2009年07月04日

●写楽 幻の肉筆画@江戸東京博物館

 江戸東京博物館で開催中の「日本・ギリシャ修好110周年記念特別展 写楽 幻の肉筆画 ギリシャに眠る日本美術~マノスコレクションより」を観ました。去年話題になった「写楽の肉筆画、ギリシャで発見!」の報で脚光を浴びた「マノスコレクション」が早くも日本登場です。

 第一章 日本絵画
 狩野山楽「牧馬図屏風」。牧に放たれ、駆ける馬、跳ねる馬、水を飲む馬。その数、およそ80頭。山楽基準作である奉納絵馬との比較から作者が特定されたそうで、馬の姿が本当に良く似てます。過去の例を写しながら画面を構成するという描き方が実感できます。

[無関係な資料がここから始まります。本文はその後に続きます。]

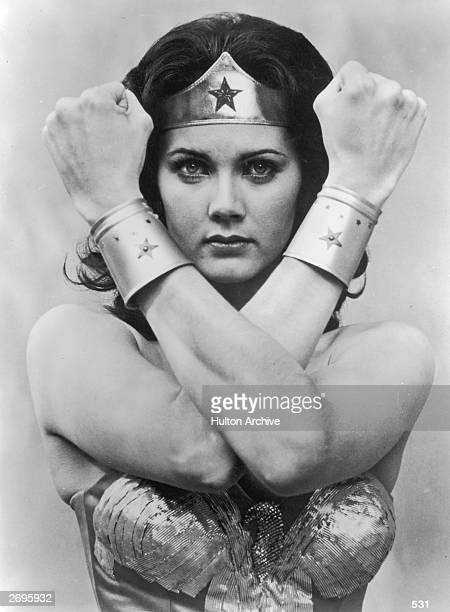American actor Lynda Carter crosses her arms in front of her face in a promotional portrait for the television series 'Wonder Woman' She wears a...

 狩野克信・興信「狩野探幽筆 野馬図屏風模本」。画面の端に江戸城本丸御殿に飾られた屏風を写したとメモ書きがある点がポイント。また、写すことで過去の事例を学んだ例でもあります。狩を奨励した江戸幕府の好みが現れている?

 周幽斎夏龍「見立て琴高仙人図」。水墨画の鯉に乗る、美しい彩色を施した着物を着た美人。その描画法のコントラスト、鯉に乗るという非現実的な行為が目を惹きます。

 第二章 初期版画
 鳥居清忠「初代市川門之助」。手に持つ笠と着物の裾にまぶされた黄銅粉がキラキラと輝いて綺麗。保存状態良好。

 第三章 中期版画
 鈴木春信「唐子と布袋」。あの立派なお腹の布袋様が、浴槽に身をかがめて、唐子に水をかけてもらう。両足に挟まれたお腹の肉、耳をふさぐ仕草がユニーク。

 鈴木春重(司馬江漢)「碁」。極端な遠近法で描かれた建物、盤の角に座して向かい合う二人。意欲的な奥行描写が江漢らしい。角柱だけで2階を支える描写は、建物が空を飛ぶよう。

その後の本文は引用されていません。